**Problem**
Reproduce the data below word for word, keeping each line as it stands.

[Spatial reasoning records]
** BEGIN **

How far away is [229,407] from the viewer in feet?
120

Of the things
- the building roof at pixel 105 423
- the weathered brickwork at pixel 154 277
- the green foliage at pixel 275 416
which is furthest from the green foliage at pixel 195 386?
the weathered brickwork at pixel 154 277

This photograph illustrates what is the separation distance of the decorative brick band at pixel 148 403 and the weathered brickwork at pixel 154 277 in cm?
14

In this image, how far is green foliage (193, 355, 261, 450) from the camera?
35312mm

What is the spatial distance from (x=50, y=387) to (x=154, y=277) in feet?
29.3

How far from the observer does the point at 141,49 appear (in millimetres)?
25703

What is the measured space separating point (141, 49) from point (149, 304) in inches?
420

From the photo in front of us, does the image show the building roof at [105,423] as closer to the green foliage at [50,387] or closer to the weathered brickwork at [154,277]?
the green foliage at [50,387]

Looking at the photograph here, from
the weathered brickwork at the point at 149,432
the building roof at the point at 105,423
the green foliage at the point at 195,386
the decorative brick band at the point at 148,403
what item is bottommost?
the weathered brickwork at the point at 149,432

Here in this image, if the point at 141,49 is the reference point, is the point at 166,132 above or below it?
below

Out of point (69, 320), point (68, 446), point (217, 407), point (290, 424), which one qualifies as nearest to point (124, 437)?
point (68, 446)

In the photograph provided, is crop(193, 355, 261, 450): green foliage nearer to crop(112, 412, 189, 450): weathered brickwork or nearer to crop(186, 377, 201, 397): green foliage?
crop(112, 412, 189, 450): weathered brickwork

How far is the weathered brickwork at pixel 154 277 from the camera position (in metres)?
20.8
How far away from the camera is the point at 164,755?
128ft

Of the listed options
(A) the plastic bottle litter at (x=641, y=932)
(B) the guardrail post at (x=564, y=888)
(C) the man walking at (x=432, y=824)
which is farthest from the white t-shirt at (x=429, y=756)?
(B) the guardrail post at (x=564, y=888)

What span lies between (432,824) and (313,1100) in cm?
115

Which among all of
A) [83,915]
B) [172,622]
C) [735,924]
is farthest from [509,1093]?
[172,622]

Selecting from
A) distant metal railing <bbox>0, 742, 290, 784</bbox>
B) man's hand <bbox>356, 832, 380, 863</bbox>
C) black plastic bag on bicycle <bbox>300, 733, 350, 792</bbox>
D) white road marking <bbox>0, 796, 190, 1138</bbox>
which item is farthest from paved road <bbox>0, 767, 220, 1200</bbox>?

** END **

**Task answer**
How far away is [229,407] from the viewer in feet?
120

Of the things
- the building roof at pixel 105 423
- the weathered brickwork at pixel 154 277
- the green foliage at pixel 275 416
which is furthest from the green foliage at pixel 195 386?
the weathered brickwork at pixel 154 277

This photograph illustrates what is the separation distance of the decorative brick band at pixel 148 403 and the weathered brickwork at pixel 154 277 in cm?
14

In this image, how far is green foliage (193, 355, 261, 450) from the camera?
35312mm

What is the spatial distance from (x=50, y=387) to (x=154, y=277) in feet?
29.3

How far from the observer does the point at 141,49 appear (in millimetres)?
25703

What is the measured space separating point (141, 49) from point (149, 304) in inches?
420

From the photo in front of us, does the image show the building roof at [105,423] as closer to the green foliage at [50,387] or closer to the weathered brickwork at [154,277]?
the green foliage at [50,387]

Looking at the photograph here, from
the weathered brickwork at the point at 149,432
the building roof at the point at 105,423
the green foliage at the point at 195,386
the decorative brick band at the point at 148,403
what item is bottommost?
the weathered brickwork at the point at 149,432

Here in this image, if the point at 141,49 is the reference point, is the point at 166,132 above or below it?
below

Out of point (69, 320), point (68, 446), point (217, 407), point (290, 424), which one qualifies as nearest to point (124, 437)?
point (68, 446)

In the photograph provided, is crop(193, 355, 261, 450): green foliage nearer to crop(112, 412, 189, 450): weathered brickwork or nearer to crop(186, 377, 201, 397): green foliage?
crop(112, 412, 189, 450): weathered brickwork

How far is the weathered brickwork at pixel 154 277 from the camera position (in metres)?
20.8
How far away from the camera is the point at 164,755?
128ft

Of the listed options
(A) the plastic bottle litter at (x=641, y=932)
(B) the guardrail post at (x=564, y=888)
(C) the man walking at (x=432, y=824)
which is farthest from the white t-shirt at (x=429, y=756)?
(B) the guardrail post at (x=564, y=888)

What span lies between (432,824) and (313,1100) in cm?
115

Which among all of
A) [83,915]
B) [172,622]
C) [735,924]
is farthest from [509,1093]?
[172,622]

Selecting from
A) distant metal railing <bbox>0, 742, 290, 784</bbox>
B) man's hand <bbox>356, 832, 380, 863</bbox>
C) black plastic bag on bicycle <bbox>300, 733, 350, 792</bbox>
D) white road marking <bbox>0, 796, 190, 1138</bbox>
which item is farthest from paved road <bbox>0, 767, 220, 1200</bbox>?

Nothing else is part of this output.